Working intently to produce work that successfully conveys issues around beauty and other struggles witnessed on the continent, Qhama harnesses inspiration from Africa. Drawing inspiration from the people interacts with, he focuses on articulating the beauty and the strength they possess. The people depicted in his works often come from economically depressed communities – Qhama sees it as his duty as an artist to recreate the image of these bodies in a new light, one that portrays the royalty Maswana sees inside of them. Through painting, Qhama hopes to make the subjects he interacts with visible and present.

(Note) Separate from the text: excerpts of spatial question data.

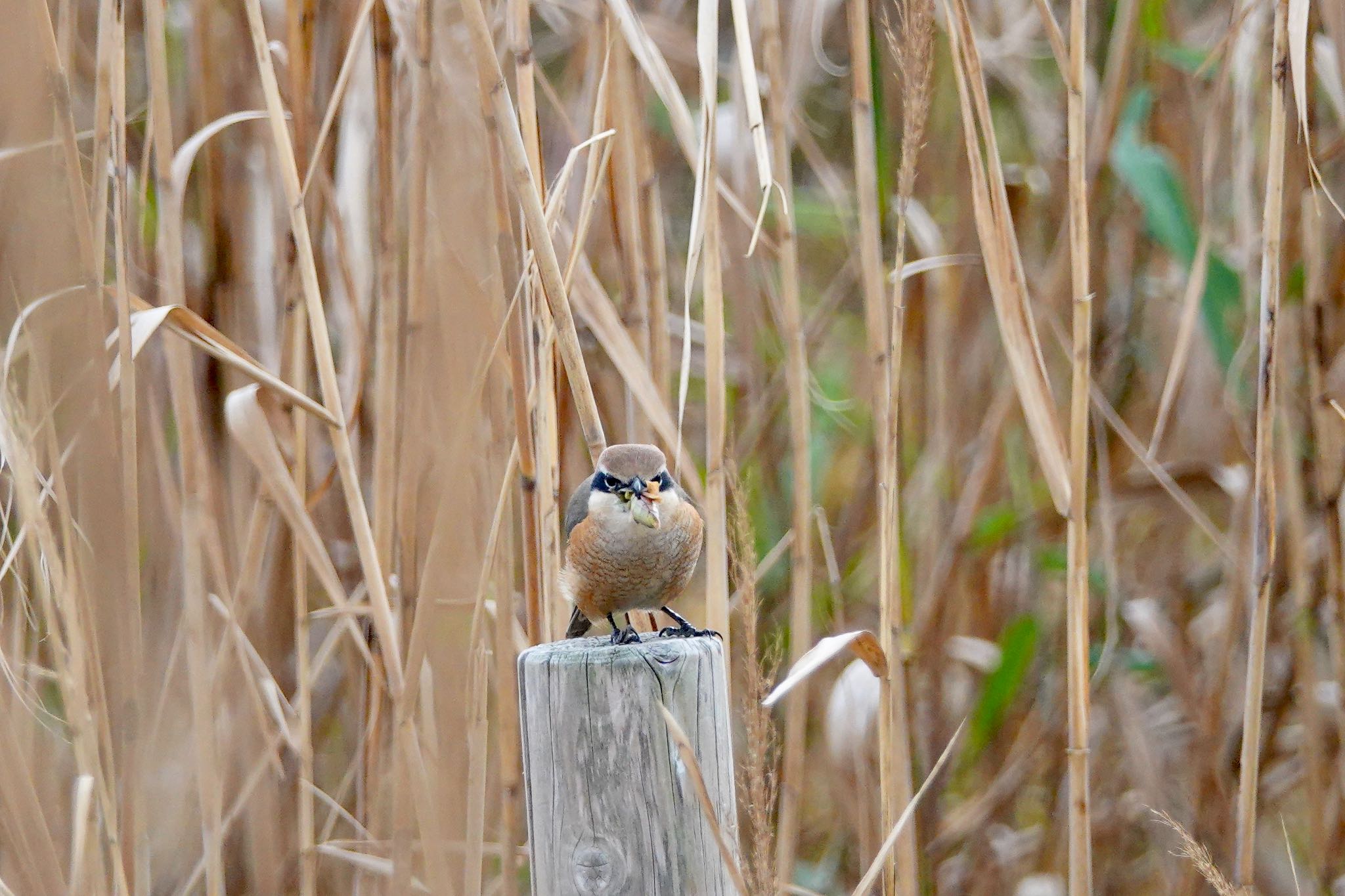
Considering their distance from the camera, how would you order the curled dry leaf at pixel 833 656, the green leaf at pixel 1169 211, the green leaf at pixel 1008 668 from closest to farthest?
1. the curled dry leaf at pixel 833 656
2. the green leaf at pixel 1169 211
3. the green leaf at pixel 1008 668

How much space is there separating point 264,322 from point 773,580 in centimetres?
96

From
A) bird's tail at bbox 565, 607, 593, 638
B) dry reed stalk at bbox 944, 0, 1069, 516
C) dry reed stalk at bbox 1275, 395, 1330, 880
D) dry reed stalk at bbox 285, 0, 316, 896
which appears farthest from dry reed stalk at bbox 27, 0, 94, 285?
dry reed stalk at bbox 1275, 395, 1330, 880

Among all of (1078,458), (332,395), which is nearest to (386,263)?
(332,395)

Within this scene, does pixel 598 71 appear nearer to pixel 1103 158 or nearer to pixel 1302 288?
pixel 1103 158

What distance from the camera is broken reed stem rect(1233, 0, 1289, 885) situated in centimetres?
158

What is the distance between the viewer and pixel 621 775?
125 cm

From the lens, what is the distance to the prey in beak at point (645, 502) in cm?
166

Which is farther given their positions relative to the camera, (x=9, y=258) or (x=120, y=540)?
(x=120, y=540)

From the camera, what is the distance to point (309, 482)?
86.6 inches

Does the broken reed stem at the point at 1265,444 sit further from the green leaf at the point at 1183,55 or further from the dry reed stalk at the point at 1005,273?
the green leaf at the point at 1183,55

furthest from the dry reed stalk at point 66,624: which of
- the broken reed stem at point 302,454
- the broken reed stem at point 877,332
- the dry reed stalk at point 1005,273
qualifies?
the dry reed stalk at point 1005,273

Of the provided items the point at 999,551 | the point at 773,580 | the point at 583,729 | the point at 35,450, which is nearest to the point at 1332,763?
the point at 999,551

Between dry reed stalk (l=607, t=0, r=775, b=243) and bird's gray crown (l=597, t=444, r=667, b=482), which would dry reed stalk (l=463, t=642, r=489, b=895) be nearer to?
bird's gray crown (l=597, t=444, r=667, b=482)

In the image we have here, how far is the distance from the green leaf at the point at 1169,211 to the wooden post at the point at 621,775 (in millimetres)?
1165
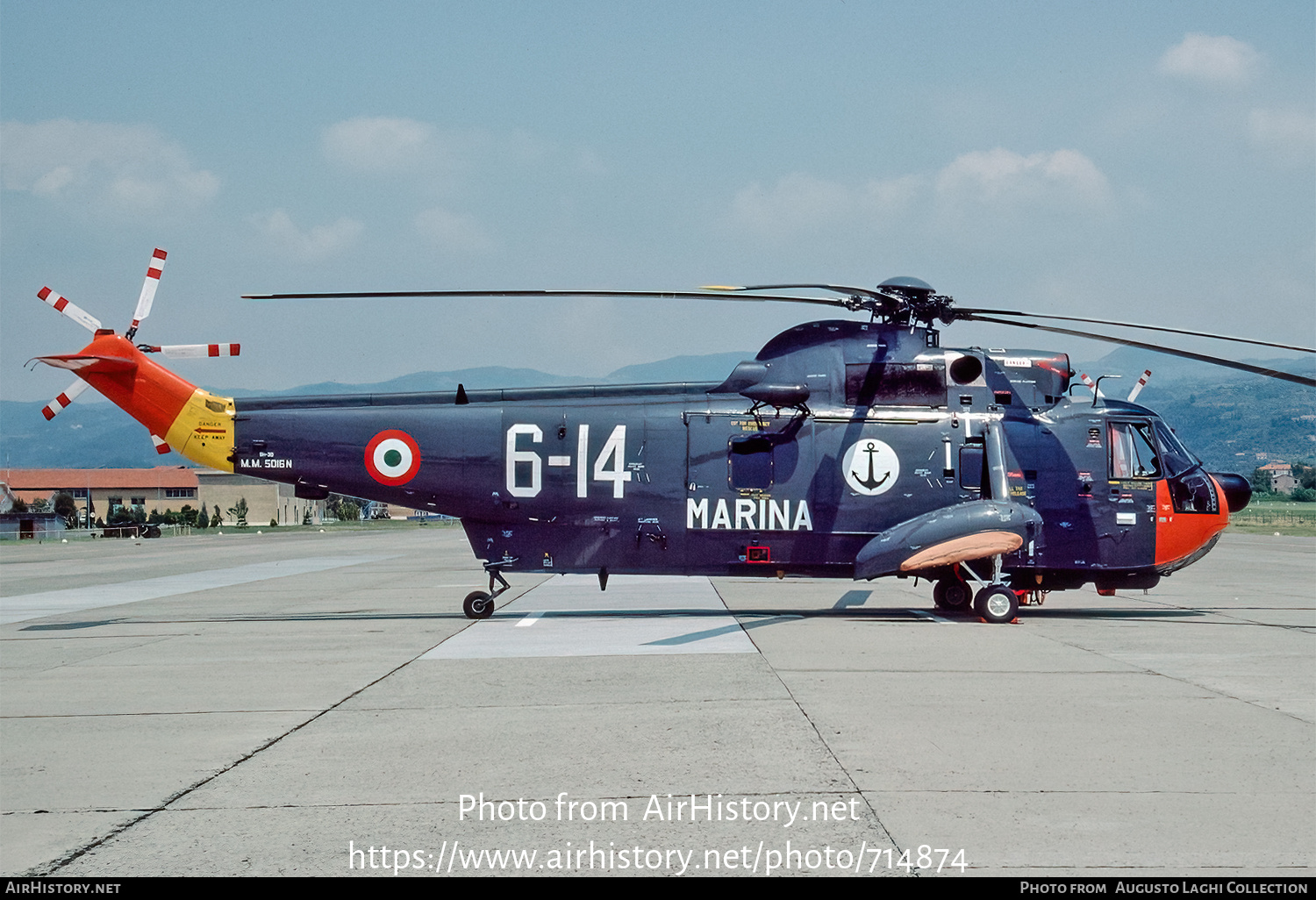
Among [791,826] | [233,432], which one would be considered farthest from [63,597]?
[791,826]

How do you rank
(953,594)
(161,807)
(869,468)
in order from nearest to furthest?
(161,807), (869,468), (953,594)

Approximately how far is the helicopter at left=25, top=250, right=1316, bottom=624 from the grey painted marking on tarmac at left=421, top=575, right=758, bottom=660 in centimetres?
81

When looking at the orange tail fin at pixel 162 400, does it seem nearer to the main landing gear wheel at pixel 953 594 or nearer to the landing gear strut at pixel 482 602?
the landing gear strut at pixel 482 602

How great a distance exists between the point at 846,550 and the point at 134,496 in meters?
178

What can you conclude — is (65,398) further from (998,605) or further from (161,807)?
(998,605)

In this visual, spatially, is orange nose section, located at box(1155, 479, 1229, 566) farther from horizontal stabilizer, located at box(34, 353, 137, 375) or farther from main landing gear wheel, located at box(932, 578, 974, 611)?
horizontal stabilizer, located at box(34, 353, 137, 375)

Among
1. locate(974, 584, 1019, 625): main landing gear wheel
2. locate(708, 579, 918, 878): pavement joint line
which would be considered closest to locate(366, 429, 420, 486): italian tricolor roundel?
locate(708, 579, 918, 878): pavement joint line

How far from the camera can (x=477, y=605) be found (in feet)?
54.2

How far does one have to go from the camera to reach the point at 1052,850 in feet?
17.4

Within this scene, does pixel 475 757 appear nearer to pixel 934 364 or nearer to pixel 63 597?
pixel 934 364

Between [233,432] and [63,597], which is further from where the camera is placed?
[63,597]

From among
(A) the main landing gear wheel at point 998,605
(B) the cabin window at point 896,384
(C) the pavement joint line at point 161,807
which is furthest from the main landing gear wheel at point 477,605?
(A) the main landing gear wheel at point 998,605

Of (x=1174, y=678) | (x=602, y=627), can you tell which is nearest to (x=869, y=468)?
(x=602, y=627)

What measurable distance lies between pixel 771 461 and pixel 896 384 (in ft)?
7.29
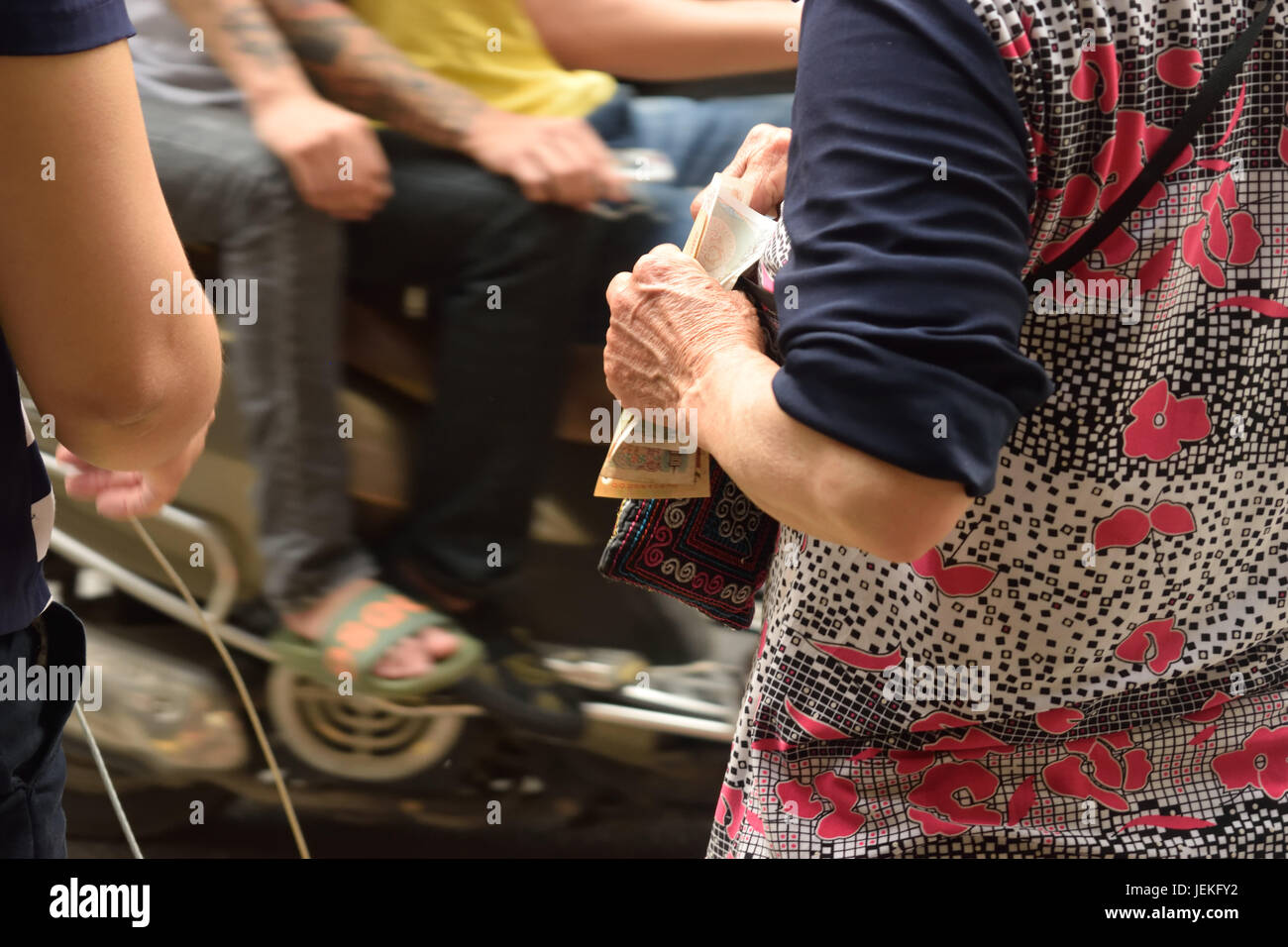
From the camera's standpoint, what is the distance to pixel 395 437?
1661mm

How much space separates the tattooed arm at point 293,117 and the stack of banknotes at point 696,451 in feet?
2.34

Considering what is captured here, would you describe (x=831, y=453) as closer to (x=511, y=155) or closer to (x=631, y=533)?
(x=631, y=533)

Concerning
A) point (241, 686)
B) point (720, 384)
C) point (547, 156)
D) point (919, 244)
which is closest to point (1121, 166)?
point (919, 244)

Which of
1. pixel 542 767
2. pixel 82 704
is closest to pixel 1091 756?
pixel 542 767

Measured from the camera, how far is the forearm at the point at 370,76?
59.0 inches

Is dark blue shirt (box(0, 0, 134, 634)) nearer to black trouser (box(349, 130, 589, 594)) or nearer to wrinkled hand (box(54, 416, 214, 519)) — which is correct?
wrinkled hand (box(54, 416, 214, 519))

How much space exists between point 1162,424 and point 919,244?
243mm

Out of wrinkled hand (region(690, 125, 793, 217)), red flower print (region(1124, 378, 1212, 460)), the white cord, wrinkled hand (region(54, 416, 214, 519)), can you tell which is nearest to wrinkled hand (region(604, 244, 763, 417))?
wrinkled hand (region(690, 125, 793, 217))

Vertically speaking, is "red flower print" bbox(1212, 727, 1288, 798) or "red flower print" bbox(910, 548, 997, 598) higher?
"red flower print" bbox(910, 548, 997, 598)

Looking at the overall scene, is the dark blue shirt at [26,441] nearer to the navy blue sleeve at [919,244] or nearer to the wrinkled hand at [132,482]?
the wrinkled hand at [132,482]

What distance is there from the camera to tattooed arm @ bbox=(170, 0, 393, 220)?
1499 millimetres

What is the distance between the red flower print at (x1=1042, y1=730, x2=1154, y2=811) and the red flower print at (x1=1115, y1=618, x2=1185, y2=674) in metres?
0.07

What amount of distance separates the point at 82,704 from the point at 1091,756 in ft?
4.82

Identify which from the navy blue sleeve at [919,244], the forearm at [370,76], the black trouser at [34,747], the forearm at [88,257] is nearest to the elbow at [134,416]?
the forearm at [88,257]
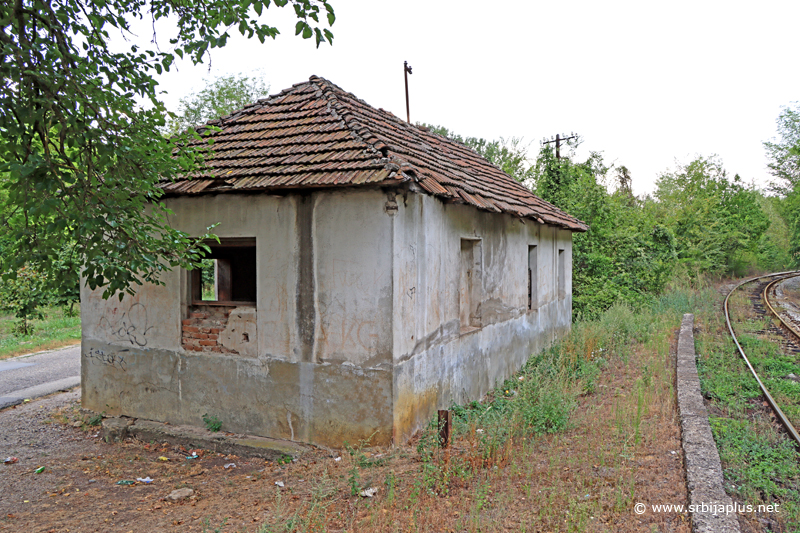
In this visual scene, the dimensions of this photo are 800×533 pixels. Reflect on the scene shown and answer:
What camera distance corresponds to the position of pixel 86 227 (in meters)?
4.08

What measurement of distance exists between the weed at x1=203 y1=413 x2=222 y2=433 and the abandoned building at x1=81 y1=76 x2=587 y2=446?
11cm

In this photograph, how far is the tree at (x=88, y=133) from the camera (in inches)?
156

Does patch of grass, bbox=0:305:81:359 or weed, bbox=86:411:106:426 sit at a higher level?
patch of grass, bbox=0:305:81:359

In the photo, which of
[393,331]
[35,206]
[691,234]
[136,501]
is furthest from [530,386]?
[691,234]

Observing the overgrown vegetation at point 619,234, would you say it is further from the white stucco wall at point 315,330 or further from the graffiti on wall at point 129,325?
the graffiti on wall at point 129,325

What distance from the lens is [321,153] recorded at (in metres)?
6.36

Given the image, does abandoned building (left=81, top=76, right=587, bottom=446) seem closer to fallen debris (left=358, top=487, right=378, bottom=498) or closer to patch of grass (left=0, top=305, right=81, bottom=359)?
fallen debris (left=358, top=487, right=378, bottom=498)

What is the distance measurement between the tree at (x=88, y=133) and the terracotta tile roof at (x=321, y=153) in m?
1.07

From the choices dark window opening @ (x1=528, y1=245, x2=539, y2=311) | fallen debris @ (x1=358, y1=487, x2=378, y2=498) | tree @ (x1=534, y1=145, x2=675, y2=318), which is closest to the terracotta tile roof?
dark window opening @ (x1=528, y1=245, x2=539, y2=311)

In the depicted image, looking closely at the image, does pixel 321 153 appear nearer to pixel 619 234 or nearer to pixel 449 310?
pixel 449 310

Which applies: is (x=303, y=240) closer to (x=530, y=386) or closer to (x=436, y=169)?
(x=436, y=169)

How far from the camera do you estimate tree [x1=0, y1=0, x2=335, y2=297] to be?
397 centimetres

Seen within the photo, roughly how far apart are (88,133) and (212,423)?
3880 millimetres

The main focus of these works is to breathe life into a long forgotten heritage, portraying people he finds fascinating in order to create an opportunity for people to connect and engage with the bodies portrayed. Attempting to cultivate a deeper understanding by retelling the narrative as accurately as the reality Qhama has experienced and witnessed. This emphasizes the notion of a ‘new dawn’ through his process of re-representation.
Paul Daniels
“Born on the 12th of July 1975, I have been an artist from an early age, as a youngster in the early 1990’s I was well aware of the many shortcomings I would have to face and overcome, yet I never stopped drawing. I developed a fascination for watercolours and oil point. After I finished matric I went to further my studies at Athlone Technical College, where enrolled to study boiler making. I loved working with forms and sheet metal. I love creating art pieces whether in metal form, clay, paint or ink sketches. I sold numerous paintings to private clients local and abroad.
I work in an abstract-semi realistic style. I take inspiration from life and natural forms. The work I produce are presented sometimes as collages and colourful yet addressing very serious social issues, and my background as a graffiti artist and my keen interest in cartooning makes it easy to form together the puzzle of my paintings and raise awareness .I try to draw the viewer into my world and my thoughts. I render my works both colourful and dim moods to illustrate the concern or the joy of being in these diverse spaces. It is my mission to both entertain and make aware socially and politically the difficulties of our daily realities.”